**What you are asked to do**
The records should be repeated word for word, pictures excluded.

**Available records**
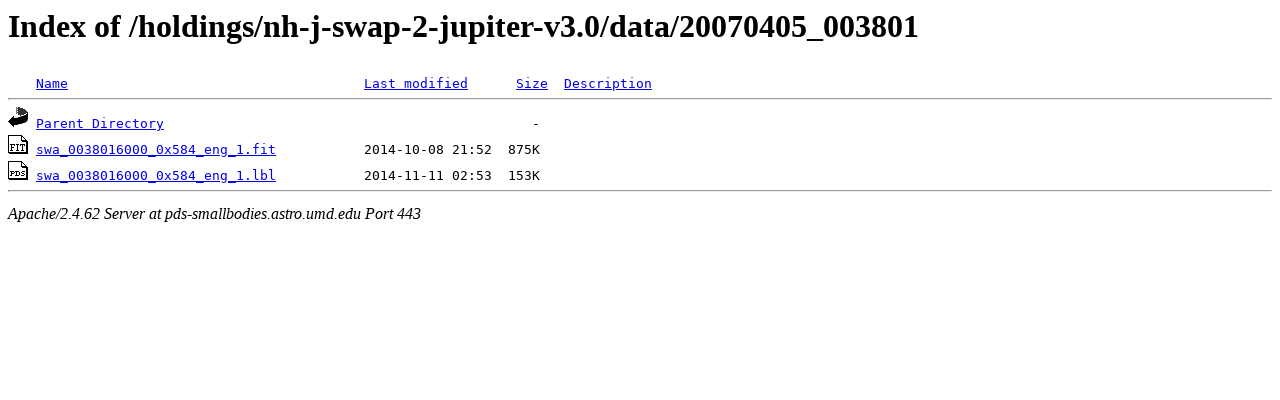

--- FILE ---
content_type: text/html;charset=ISO-8859-1
request_url: https://pds-smallbodies.astro.umd.edu/holdings/nh-j-swap-2-jupiter-v3.0/data/20070405_003801/?C=N;O=A
body_size: 1190
content:
<!DOCTYPE HTML PUBLIC "-//W3C//DTD HTML 3.2 Final//EN">
<html>
 <head>
  <title>Index of /holdings/nh-j-swap-2-jupiter-v3.0/data/20070405_003801</title>
 </head>
 <body>
<h1>Index of /holdings/nh-j-swap-2-jupiter-v3.0/data/20070405_003801</h1>
<pre><img src="/icons/blank.gif" alt="Icon "> <a href="?C=N;O=D">Name</a>                                     <a href="?C=M;O=A">Last modified</a>      <a href="?C=S;O=A">Size</a>  <a href="?C=D;O=A">Description</a><hr><a href="/holdings/nh-j-swap-2-jupiter-v3.0/data/"><img src="/icons/back.gif" alt="[PARENTDIR]"></a> <a href="/holdings/nh-j-swap-2-jupiter-v3.0/data/">Parent Directory</a>                                              -   
<a href="swa_0038016000_0x584_eng_1.fit"><img src="/icons/fits.gif" alt="[FITS]"></a> <a href="swa_0038016000_0x584_eng_1.fit">swa_0038016000_0x584_eng_1.fit</a>           2014-10-08 21:52  875K  
<a href="swa_0038016000_0x584_eng_1.lbl"><img src="/icons/pds.gif" alt="[PDS3LBL]"></a> <a href="swa_0038016000_0x584_eng_1.lbl">swa_0038016000_0x584_eng_1.lbl</a>           2014-11-11 02:53  153K  
<hr></pre>
<address>Apache/2.4.62 Server at pds-smallbodies.astro.umd.edu Port 443</address>
</body></html>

**Answer area**
--- FILE ---
content_type: text/html;charset=ISO-8859-1
request_url: https://pds-smallbodies.astro.umd.edu/holdings/nh-j-swap-2-jupiter-v3.0/data/20070405_003801/?C=N;O=A
body_size: 1190
content:
<!DOCTYPE HTML PUBLIC "-//W3C//DTD HTML 3.2 Final//EN">
<html>
 <head>
  <title>Index of /holdings/nh-j-swap-2-jupiter-v3.0/data/20070405_003801</title>
 </head>
 <body>
<h1>Index of /holdings/nh-j-swap-2-jupiter-v3.0/data/20070405_003801</h1>
<pre><img src="/icons/blank.gif" alt="Icon "> <a href="?C=N;O=D">Name</a>                                     <a href="?C=M;O=A">Last modified</a>      <a href="?C=S;O=A">Size</a>  <a href="?C=D;O=A">Description</a><hr><a href="/holdings/nh-j-swap-2-jupiter-v3.0/data/"><img src="/icons/back.gif" alt="[PARENTDIR]"></a> <a href="/holdings/nh-j-swap-2-jupiter-v3.0/data/">Parent Directory</a>                                              -   
<a href="swa_0038016000_0x584_eng_1.fit"><img src="/icons/fits.gif" alt="[FITS]"></a> <a href="swa_0038016000_0x584_eng_1.fit">swa_0038016000_0x584_eng_1.fit</a>           2014-10-08 21:52  875K  
<a href="swa_0038016000_0x584_eng_1.lbl"><img src="/icons/pds.gif" alt="[PDS3LBL]"></a> <a href="swa_0038016000_0x584_eng_1.lbl">swa_0038016000_0x584_eng_1.lbl</a>           2014-11-11 02:53  153K  
<hr></pre>
<address>Apache/2.4.62 Server at pds-smallbodies.astro.umd.edu Port 443</address>
</body></html>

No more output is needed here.